In the past year Tea Party enthusiasts have been seen on practically every national TV news program claiming through raised voices and signs that the U.S. today is NOT the same country in which they grew up. A number of Tea Party supporters in my home made the very same claim. The following list presents the way the U.S. was when most of those Tea Party activists were born and in which they lived as children during the late-1940s through the 1950s and into the 1960s. All these facts can be checked and verified through a minimum of searching online or in libraries.

  • Annual Federal income tax rates ranged from 16 percent to 92 percent graduated in steps based on earned income.
  • Trade unions constituted the dominant force in labor.
  • Segregation and discrimination against blacks, Hispanics, and Orientals was legal; the Federal government enforced de jure segregation through regulations of the Federal Housing Authority and other federal agencies.
  • Red lining (designating areas where people could not obtain loans or insurance because of race or other socioeconomic factors) by banks and insurance companies was commonplace and not prohibited by law.
  • Land covenants prohibiting ownership and occupation by blacks, Orientals, Hispanics, and Jews were common in every state.
  • Every southern and border state prohibited racial inter-marriage.
  • All southern and most western states prohibited or sharply restricted voting rights for blacks, Hispanics, and Orientals.
  • Race riots in major cities were common from the 1920s through the 1970s.
  • In the South from the 1900s through the 1960s, lynching and murder were common means of repressing black people and resisting civil rights activism.
  • Women and Jews were widely discriminated against throughout the country.
  • Surgery relied on relatively primitive techniques when compared to those of the late 20th and 21st Centuries. Cancer was basically untreatable. Many infectious diseases were rampant, including polio and TB among others.
  • Syphilis and gonorrhea reached epidemic proportions in many large cities, such as St. Louis, New York, Los Angeles, and Chicago so that in most major cities across the country a blood test was required of all marriage license applicants to demonstrate they were free of sexually transmitted diseases.
  • Dentists treated cavities with primitive friction drills; fillings were made with toxic dental amalgam materials like mercury.
  • No state had effective anti-pollution legislation or regulations that protected the water or air. Air pollution from industrial sources adversely affected every major U.S. city, annually killing thousands of people with lung, heart, and other health problems. All American cities dumped raw or mostly untreated sewage into streams, lakes, and the ocean.
  • Few cities had malls or suburbs until the early 1960s.
  • We had few large medical research centers like Washington University Medical School, Johns Hopkins, or M.D. Anderson.
  • The Republican Party was a centrist party of mostly moderate conservatives.
  • The Democratic Party included virulent racists and segregationists bent on repressing black Americans.
  • The political systems of most large cities were controlled by powerful political machines and bosses like Richard Daley in Chicago, James Curley in Boston, and Thomas Prendergast in Kansas City.

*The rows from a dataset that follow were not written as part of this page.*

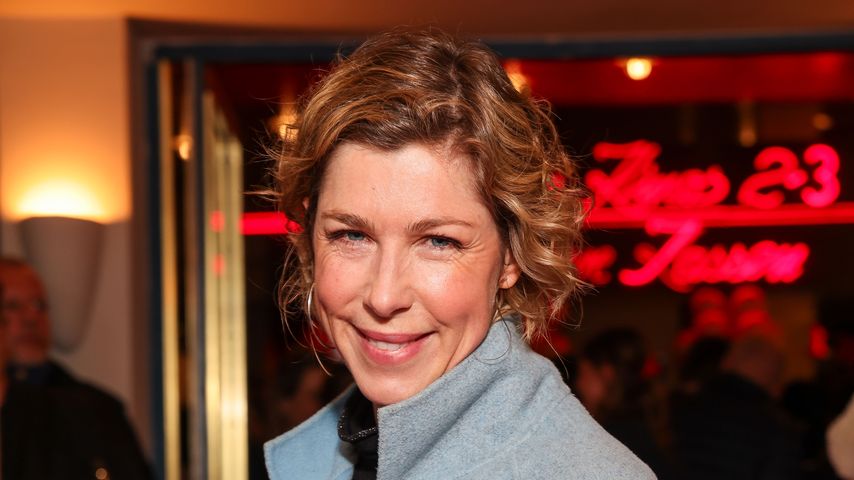 Nach schwerem Schicksalsschlag: Brigitte Zeh hat geheiratet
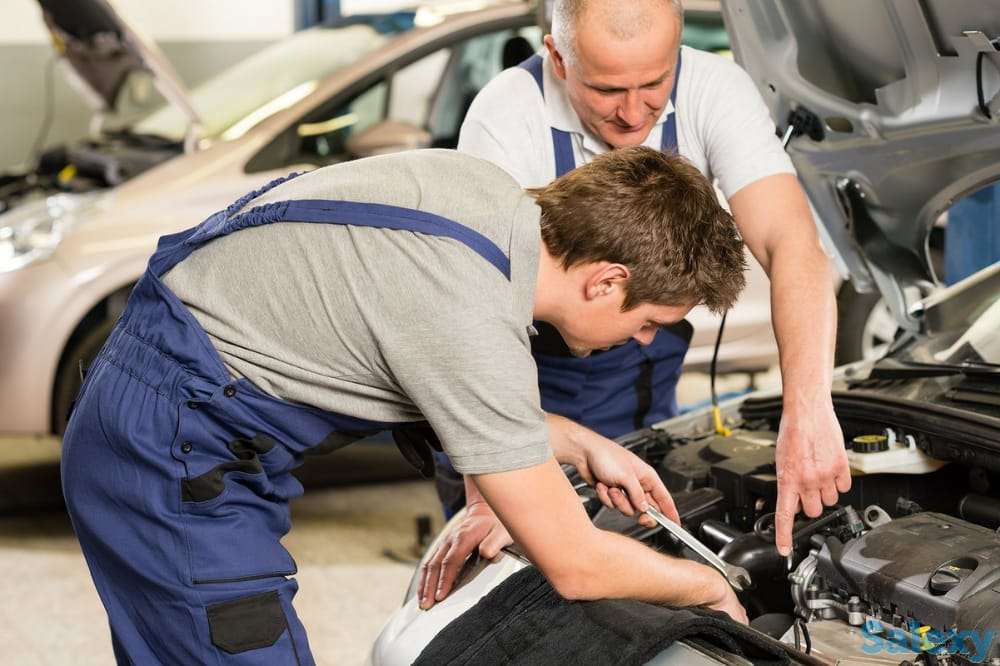 Курсы автоэлектрика автослесаря! Профессиональная диагностика!, фотография 2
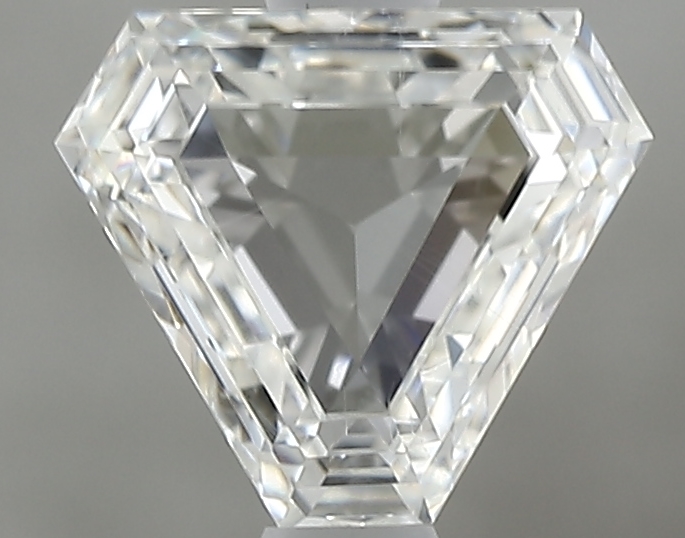0.710ct Triangle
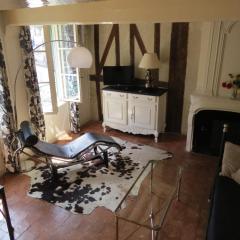 Appartement Le Notre Dame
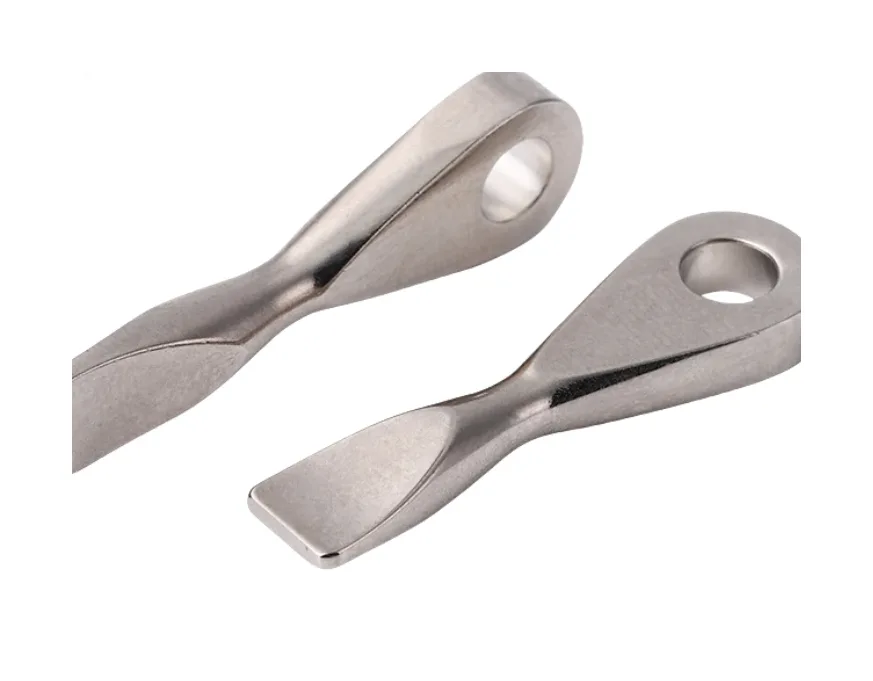 Powdered Metal Structural Parts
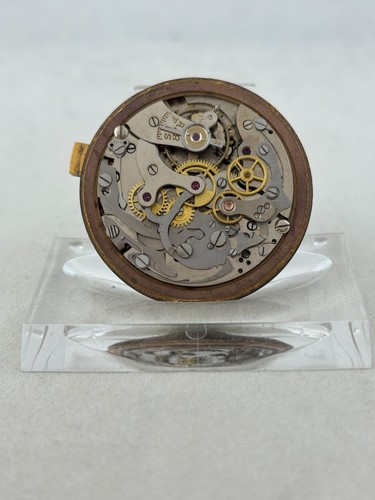 Landeron chronograph - landeron,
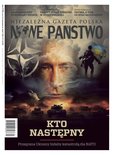 e-prasa: Niezależna Gazeta Polska Nowe Państwo – 5/2024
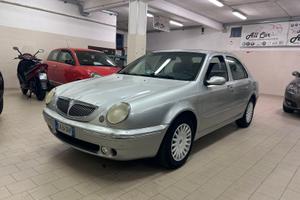 LANCIA LIBRA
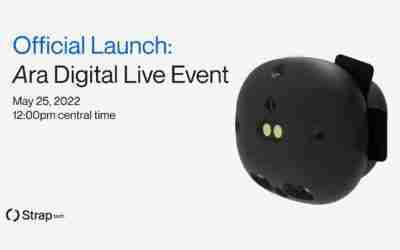 Ara Digital Launch Event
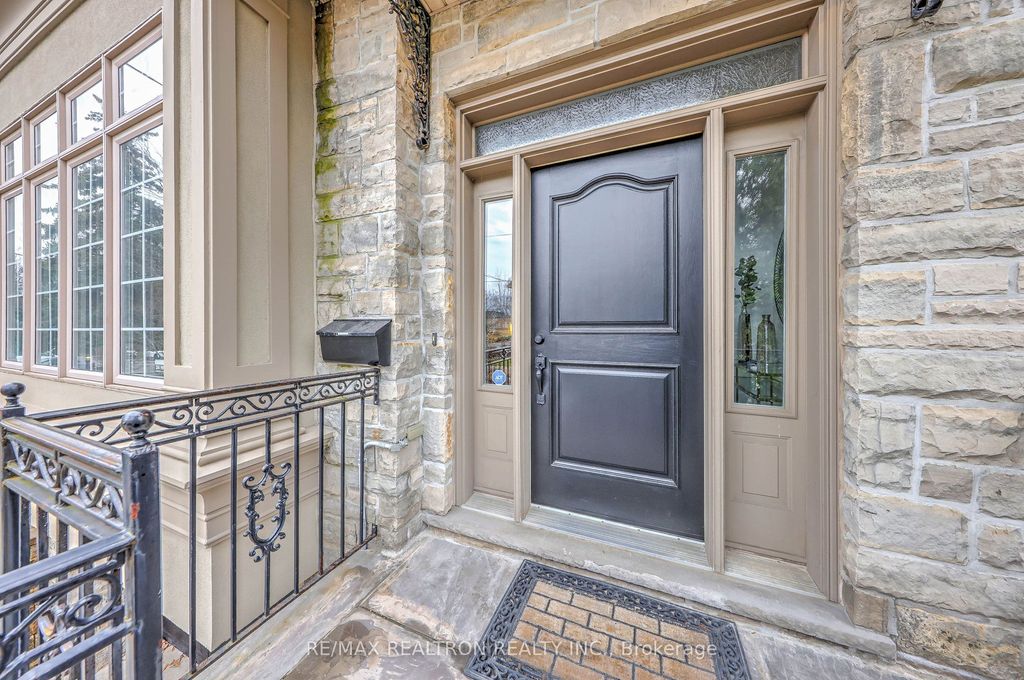 Photo of 47 Haddington Avenue, Toronto, ON M5M 2N8 (MLS # C12990554)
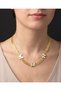 Butterflies Necklace for Women, 18K Gold Plated Steel | Tarnish-free | Water Resistant - 2
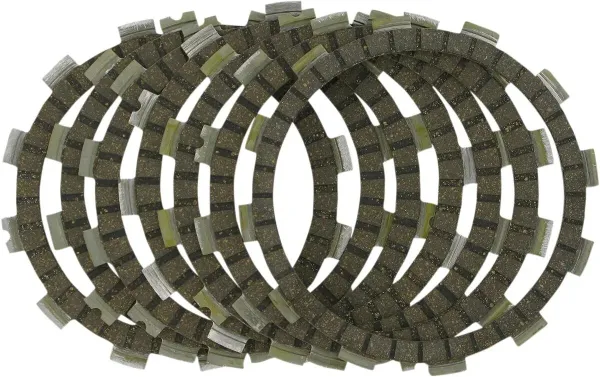 EBC Clutch Kits, Clutch Springs and Diaphragm Springs – Ck Series Clutch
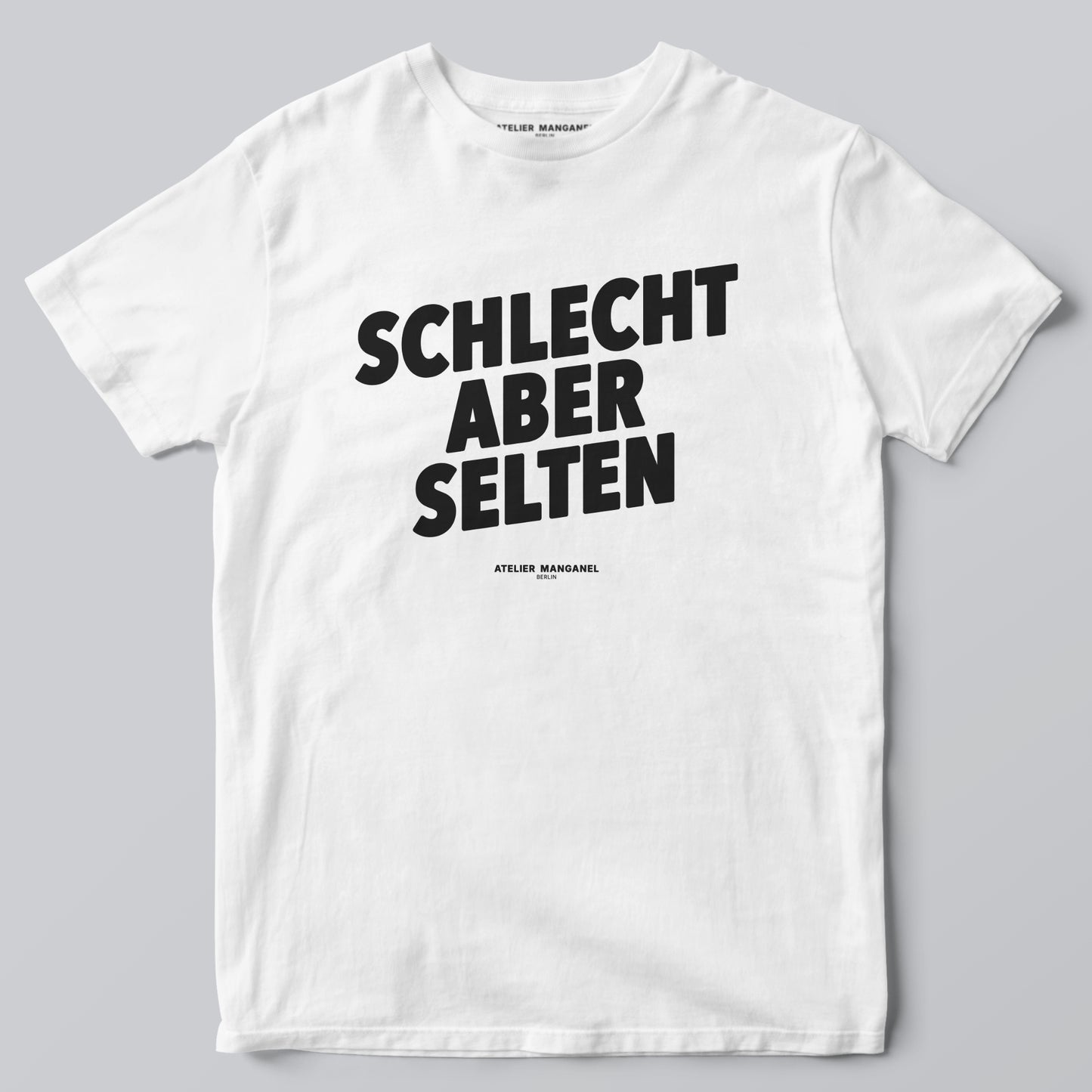 Schlecht Aber Selten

  • Virulent Anti-Communism was the prevailing sentiment in the United States throughout the 1950s and early 1960s, causing many Hollywood actors, writers, and directors to be persecuted and blacklisted by right-wing bullies like Senator Joseph McCarthy for real or imagined political beliefs specifically protected by the U.S. Constitution.
  • Organized crime was largely ignored by the federal government (from the 1930s through the 1950s) owing to the dictates of the FBI’s J. Edger Hoover.
  • The U.S. Department of Defense was testing nuclear weapons in air and ground bursts and required many thousands of military personnel to be on the ground within the radiation zone between three to five miles from the blast site, resulting in thousands of unnecessary cancers and premature deaths; thousands of those soldiers were subquently refused medical treatment by the Veterans Administration after their records mysteriously disappeared.
  • Millions of Americans in Nevada, Utah, Arizona, and Colorado downwind from the nuclear blasts were irradiated by nuclear fallout.
  • In the decade of the 1950s, the U.S. population was 151,684,000, life expectancy was 71.1 years for women and 65.6 years for men, and the average salary was $2,992.
  • Two-term Republican President Dwight D. Eisenhower supported the era of big government by expanding the Cold War, maintained high income taxes on the rich, made expensive nuclear weapons a high defense priority, launched the very expensive Space Race, signed legislation that greatly expanded the Social Security program, supported and signed the first Civil Rights Acts, and initiated and spent billions of taxpayer dollars on the Interstate Highway System that was funded by higher gasoline taxes.
  • By the early 1960s, all states participated in Federal welfare programs with general welfare payments (Aid to Families with Dependent Children — AFDC), food stamps, special payments for pregnant women and young mothers, and federal and state housing benefits.
Is that the country to which Tea Party activists want the U.S. to return? Because that was the country in which most of them were born and in which they grew up.